Questo è certo: la battaglia per Kobane prosegue violenta, con la partecipazione indiretta e parziale della coalizione che ha bombardato anche domenica i dintorni della comunità curda siriana, ma non ha saputo impedire l’avanzata degli islamisti, che la circondano su tre lati e la colpiscono con artiglieria pesante. Ieri sono morti oltre 45 combattenti da entrambe le parti, dopo una domenica di sangue: 74 islamisti sono rimasti uccisi insieme a 15 miliziani curdi nei circa 50 luoghi di scontro intorno alla città.

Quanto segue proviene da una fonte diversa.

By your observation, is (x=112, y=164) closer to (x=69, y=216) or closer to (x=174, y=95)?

Uno dei più sanguinosi attacchi contro lo Stato Islamico è stato portato avanti da una combattente curda, Deilar Kanj Khamis, nota con il nome di battaglia di Arin Mirkan: la giovane si è fatta esplodere tra le file jihadiste uccidendo 10 miliziani e permettendo la ripresa della collina strategica di Mashta Nour, ora in mano curda.

I guerriglieri curdi dell’Ypg cercano di ritardare quello che appare inevitabile: «Se [l’Isis] entra a Kobane, sarà una tomba per noi e per loro. Non glielo permetteremo fino a quando saremo vivi – ha detto Esmat al-Sheikh, capo dell’Autorità di Difesa di Kobane – Morte o vittoria. Resisteremo fino alla fine».

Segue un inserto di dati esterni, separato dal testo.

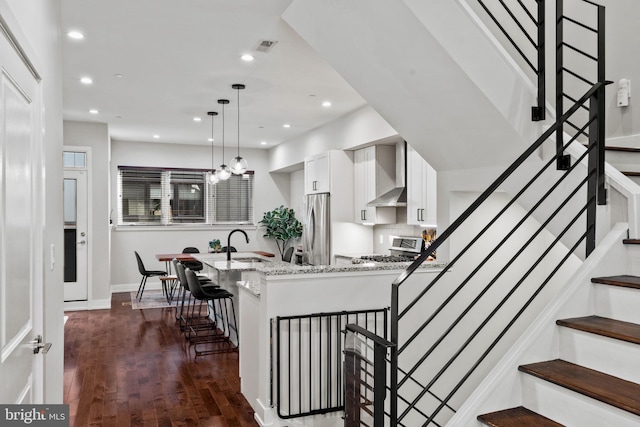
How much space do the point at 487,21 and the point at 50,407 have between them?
3820 mm

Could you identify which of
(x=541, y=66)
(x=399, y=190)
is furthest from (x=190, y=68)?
(x=541, y=66)

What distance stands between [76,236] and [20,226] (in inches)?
255

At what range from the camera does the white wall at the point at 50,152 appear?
2.03 meters

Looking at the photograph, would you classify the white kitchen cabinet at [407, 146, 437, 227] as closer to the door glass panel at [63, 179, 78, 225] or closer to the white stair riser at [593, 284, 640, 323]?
the white stair riser at [593, 284, 640, 323]

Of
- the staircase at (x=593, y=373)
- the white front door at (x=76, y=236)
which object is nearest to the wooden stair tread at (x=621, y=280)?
the staircase at (x=593, y=373)

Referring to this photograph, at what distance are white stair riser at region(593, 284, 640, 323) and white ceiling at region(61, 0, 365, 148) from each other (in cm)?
262

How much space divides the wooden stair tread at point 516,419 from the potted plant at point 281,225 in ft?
24.9

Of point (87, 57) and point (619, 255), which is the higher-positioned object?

A rispondere indirettamente all’avanzata islamista è la Turchia che ha dispiegato 14 carri armati su una collina vicino Kobane, a mo’ di difesa dopo i missili caduti in suolo turco e partiti dalla città al confine. Ad Ankara i curdi chiedono però un altro tipo di intervento: armi e non uomini. Ieri Salah Muslim, capo dei curdi siriani, si è incontrato con ufficiali turchi ed è stato chiaro: non c’è bisogno di un’operazione militare turca a Kobane, ma di armi che, ha aggiunto, i combattenti potrebbero prendersi da soli se Ankara aprisse per qualche ora i confini. Secondo i media locali, la risposta turca è giunta sotto forma di consiglio: le Ypg dovrebbe unirsi alle file dell’Esercito Libero Siriano e dichiararsi apertamente contrari al regime di Assad, il vero obiettivo di Ankara.

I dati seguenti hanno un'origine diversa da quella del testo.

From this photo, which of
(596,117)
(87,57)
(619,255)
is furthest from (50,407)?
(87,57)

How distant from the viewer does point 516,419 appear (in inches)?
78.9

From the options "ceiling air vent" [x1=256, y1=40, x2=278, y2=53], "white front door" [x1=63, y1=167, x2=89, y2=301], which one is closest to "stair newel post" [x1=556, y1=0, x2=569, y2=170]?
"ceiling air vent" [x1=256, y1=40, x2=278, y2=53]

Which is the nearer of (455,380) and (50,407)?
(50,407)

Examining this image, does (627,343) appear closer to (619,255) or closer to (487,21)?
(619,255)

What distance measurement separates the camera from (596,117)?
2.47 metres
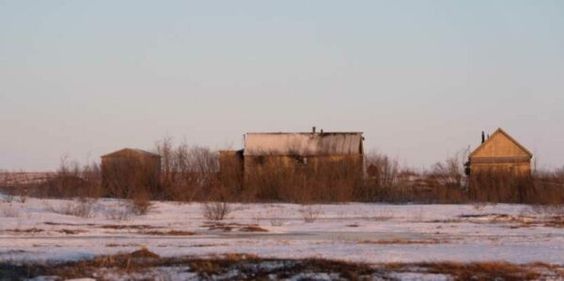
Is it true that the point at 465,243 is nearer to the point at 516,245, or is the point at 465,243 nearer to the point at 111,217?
the point at 516,245

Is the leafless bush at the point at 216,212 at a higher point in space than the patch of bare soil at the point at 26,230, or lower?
higher

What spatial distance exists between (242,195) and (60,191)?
46.6ft

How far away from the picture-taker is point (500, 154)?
225ft

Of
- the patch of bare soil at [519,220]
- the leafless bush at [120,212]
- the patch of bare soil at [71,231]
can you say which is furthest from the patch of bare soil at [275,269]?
the leafless bush at [120,212]

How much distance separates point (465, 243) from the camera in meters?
23.2

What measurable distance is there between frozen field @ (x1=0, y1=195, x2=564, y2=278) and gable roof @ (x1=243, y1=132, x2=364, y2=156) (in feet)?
68.1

Il popolo curdo è tornato ad essere lo spauracchio del presidente Erdogan. Ieri le forze di sicurezza turche hanno lanciato gas lacrimogeni lungo la frontiera e disperso i curdi che si erano ritrovati lì per guardare da lontano gli scontri nella città sorella di Kobane.

Da parte curda non mancano poi le critiche al ruolo della coalizione, innanzitutto per il mancato coordinamento con i guerriglieri sul terreno. Dopo due settimane dall’inizio dei raid statunitensi e arabi sulla Siria, l’impatto sul campo è quasi nullo: lo Stato Islamico è entrato nella zona settentrionale di Kobane: «Ogni volta che un jet si avvicina, gli islamisti lasciano le loro posizioni all’aperto e si nascondono – denuncia Idris Nassan, portavoce dei combattenti curdi siriani – Quello di cui abbiamo bisogno sono armi e munizioni». E anche da Washington i dubbi vengono a galla: tra senatori e generali si allarga la richiesta di inviare truppe sul terreno, una possibilità che il presidente Obama non intende prendere in considerazione.

A peggiorare la situazione è il rapporto del Conflict Armament Research, organizzazione finanziata dalla Ue che analizza le armi utilizzate oggi dall’Isis: la stragrande maggioranza è di produzione statunitense, russa e cinese. Si tratta degli aiuti militari inviati a governi della regione o gruppi di opposizioni vicini all’Occidente e facilmente transitati nelle mani degli islamisti di al-Baghdadi.

Tra questi il Fronte Al Nusra, gruppo di ispirazione qaedista che con l’Isis ha firmato un patto di non aggressione. Al-Nusra sarebbe stato il target della prima ondata di raid Usa in territorio siriano, svela la stampa statunitense, nel tentativo di uccidere un ex funzionario dell’intelligence francese, ora arruolato tra le file di Al Qaeda. Lo hanno rivelato fonti europee, secondo cui la spia francese – che alcuni dicono essere ex funzionario dell’intelligence, altri delle Forze Speciali – è ora membro del gruppo qaedista. Immediata la reazione di Parigi: il Ministero della Difesa ha smentito la notizia: «Dopo controlli questa mattina, possiamo affermare che le informazioni riguardo legami tra il jiahdista citato dalla stampa e i servizi segreti francesi sono totalmente errate».